§ **ПРЕДОСТАВЛЕННЫЕ ЗАПИСИ**:
○ ○ ○ ○ ○
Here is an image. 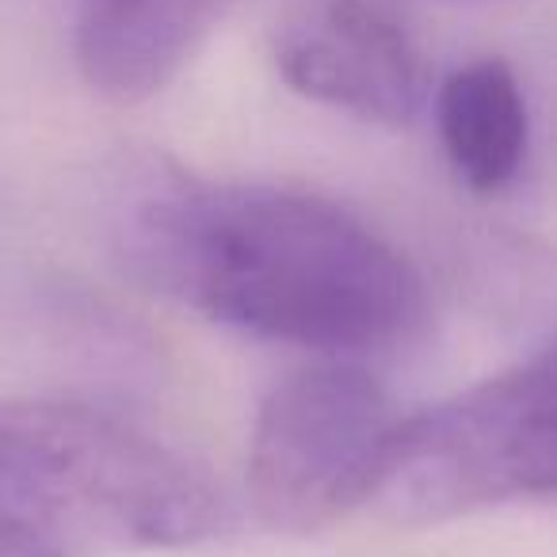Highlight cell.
I'll use <instances>...</instances> for the list:
<instances>
[{"instance_id": "obj_1", "label": "cell", "mask_w": 557, "mask_h": 557, "mask_svg": "<svg viewBox=\"0 0 557 557\" xmlns=\"http://www.w3.org/2000/svg\"><path fill=\"white\" fill-rule=\"evenodd\" d=\"M126 248L157 290L298 348L379 351L424 321V283L401 248L325 195L172 184L134 214Z\"/></svg>"}, {"instance_id": "obj_3", "label": "cell", "mask_w": 557, "mask_h": 557, "mask_svg": "<svg viewBox=\"0 0 557 557\" xmlns=\"http://www.w3.org/2000/svg\"><path fill=\"white\" fill-rule=\"evenodd\" d=\"M557 493V344L450 401L401 417L371 500L401 523Z\"/></svg>"}, {"instance_id": "obj_8", "label": "cell", "mask_w": 557, "mask_h": 557, "mask_svg": "<svg viewBox=\"0 0 557 557\" xmlns=\"http://www.w3.org/2000/svg\"><path fill=\"white\" fill-rule=\"evenodd\" d=\"M0 557H62L54 546H47L35 534L20 531L12 523H0Z\"/></svg>"}, {"instance_id": "obj_7", "label": "cell", "mask_w": 557, "mask_h": 557, "mask_svg": "<svg viewBox=\"0 0 557 557\" xmlns=\"http://www.w3.org/2000/svg\"><path fill=\"white\" fill-rule=\"evenodd\" d=\"M435 119L450 164L473 191H500L523 169L531 119L516 73L500 58L450 73L435 96Z\"/></svg>"}, {"instance_id": "obj_6", "label": "cell", "mask_w": 557, "mask_h": 557, "mask_svg": "<svg viewBox=\"0 0 557 557\" xmlns=\"http://www.w3.org/2000/svg\"><path fill=\"white\" fill-rule=\"evenodd\" d=\"M218 9L222 0H81V77L115 103L149 100L191 62Z\"/></svg>"}, {"instance_id": "obj_2", "label": "cell", "mask_w": 557, "mask_h": 557, "mask_svg": "<svg viewBox=\"0 0 557 557\" xmlns=\"http://www.w3.org/2000/svg\"><path fill=\"white\" fill-rule=\"evenodd\" d=\"M0 523L62 557L191 546L222 531V488L180 450L62 401H0Z\"/></svg>"}, {"instance_id": "obj_5", "label": "cell", "mask_w": 557, "mask_h": 557, "mask_svg": "<svg viewBox=\"0 0 557 557\" xmlns=\"http://www.w3.org/2000/svg\"><path fill=\"white\" fill-rule=\"evenodd\" d=\"M295 92L379 126H409L424 96L417 47L374 0H295L271 35Z\"/></svg>"}, {"instance_id": "obj_9", "label": "cell", "mask_w": 557, "mask_h": 557, "mask_svg": "<svg viewBox=\"0 0 557 557\" xmlns=\"http://www.w3.org/2000/svg\"><path fill=\"white\" fill-rule=\"evenodd\" d=\"M435 4H496V0H435Z\"/></svg>"}, {"instance_id": "obj_4", "label": "cell", "mask_w": 557, "mask_h": 557, "mask_svg": "<svg viewBox=\"0 0 557 557\" xmlns=\"http://www.w3.org/2000/svg\"><path fill=\"white\" fill-rule=\"evenodd\" d=\"M401 417L386 389L348 363L283 379L252 424L248 496L275 531H321L367 504Z\"/></svg>"}]
</instances>
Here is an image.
○ ○ ○ ○ ○
§ **КОРОТКАЯ ЗАДАЧА**:
Подсчитайте строки записей выше, в которых встречается строка «instances». В ответе укажите только число.

§ **ОТВЕТ**:
3